L’équipe, déjà handicapée par un Faker diminué, se retrouve amputée de son joueur le plus expérimenté, et fait face à une série de défaites cuisantes. DRX et GenG, les rivaux de T1, punissent sévèrement l’équipe, au point que Faker fait le choix de revenir avant que sa blessure ne soit entièrement remise. De justesse, il qualifie son équipe pour jouer les play-offs coréens, première étape pour pouvoir accéder au grand tournoi.
L’équipe se qualifie en seconde place derrière GenG, et est loin d’être la favorite : GenG, KT Rolster, JDG… tant d’équipes sur lesquelles, à ce moment, le public place plus d’espoir. Pourtant, T1 réussit bien à accéder à la phase finale du tournoi. Plus encore, c’est la seule équipe non chinoise à se qualifier en demi-finale, alors même que cette coupe du monde se dispute en Corée du Sud.

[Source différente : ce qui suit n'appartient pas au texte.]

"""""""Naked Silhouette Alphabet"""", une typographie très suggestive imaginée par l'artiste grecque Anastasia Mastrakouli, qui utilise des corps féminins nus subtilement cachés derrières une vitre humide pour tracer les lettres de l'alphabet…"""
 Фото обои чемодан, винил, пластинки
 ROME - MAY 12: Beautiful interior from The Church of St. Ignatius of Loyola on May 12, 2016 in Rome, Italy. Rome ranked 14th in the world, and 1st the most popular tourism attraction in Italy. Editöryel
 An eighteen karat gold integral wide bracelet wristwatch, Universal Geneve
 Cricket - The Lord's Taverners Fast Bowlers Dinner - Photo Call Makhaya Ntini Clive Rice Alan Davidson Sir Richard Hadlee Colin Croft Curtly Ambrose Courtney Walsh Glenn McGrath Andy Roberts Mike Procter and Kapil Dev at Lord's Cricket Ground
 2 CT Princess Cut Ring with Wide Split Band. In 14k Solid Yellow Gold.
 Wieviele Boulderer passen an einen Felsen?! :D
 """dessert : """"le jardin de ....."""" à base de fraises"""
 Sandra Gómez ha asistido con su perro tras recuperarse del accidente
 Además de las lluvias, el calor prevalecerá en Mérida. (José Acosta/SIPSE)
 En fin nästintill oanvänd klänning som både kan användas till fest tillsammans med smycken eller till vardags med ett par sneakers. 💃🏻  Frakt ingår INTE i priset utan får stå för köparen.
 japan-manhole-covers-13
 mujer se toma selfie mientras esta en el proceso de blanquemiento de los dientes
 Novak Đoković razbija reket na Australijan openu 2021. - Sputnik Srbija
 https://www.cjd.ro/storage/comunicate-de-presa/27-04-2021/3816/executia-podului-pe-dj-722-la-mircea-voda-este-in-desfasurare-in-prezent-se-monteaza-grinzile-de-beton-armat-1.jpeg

C’est à ce moment-là que les yeux du public se sont braqués sur T1, la dernière équipe à pouvoir défendre l’honneur de la ligue coréenne sur son territoire national. D’un côté, les équipes de la ligue chinoise, redoutables, dont JDG, en chemin vers la « golden road », qui consiste à gagner les deux titres régionaux, le championnat international de mi-saison et les championnats du monde, et de l’autre T1, avec sa saison fragile.
Cette demi-finale avait eu un gout de finale avant l’heure. Et pourtant, contre toute attente, c’est aussi une victoire écrasante de T1 qui termine cette partie. 3-1. Une seule partie. C’est tout ce que l’équipe la plus forte de la ligue chinoise réussit à emporter.
Dès lors, l’issue de la compétition pouvait sembler assurée. Après tout, JDG était l’équipe favorite, le rouleau compresseur de la compétition. Pourtant, les membres de T1 n’ont pas laissé le succès leur monter à la tête. Soutenus par la majorité des grandes équipes coréennes lors de leurs entraînements, ils se sont préparés de manière méthodique, forts de leur échec de l’an passé. Et, lors de la finale la plus visionnée de l’histoire du championnat avec 6,4 millions de spectateurs, ont remporté le trophée sans que Weibo Gaming ne puisse offrir de réelle résistance.
L’histoire de cette finale est belle, et place Faker de manière définitive au panthéon des athlètes du jeu vidéo. Pourtant, cette édition du championnat n’est pas sans détracteurs. Sont remises en cause les phases qualificatives. Cette année, le tournoi était organisé en quatre phases : deux phases éliminatoires, les barrages et la ronde suisse (plus souvent appelée « swiss stage ») joués à Séoul, les demis et quarts de finales, joués à Busan, et la grande finale, disputée à Séoul.
La critique principale de cette édition concerne la ronde suisse. Ce n’est pas un mode de tournoi sorti de nulle part : ce système est d’abord né dans le milieu des échecs au début du XXe siècle, il a cependant été largement modifié pour l’esport. Il vise à réduire la durée des phases qualificatives, mais en contrepartie donne un avantage non négligeable aux équipes plus fragiles.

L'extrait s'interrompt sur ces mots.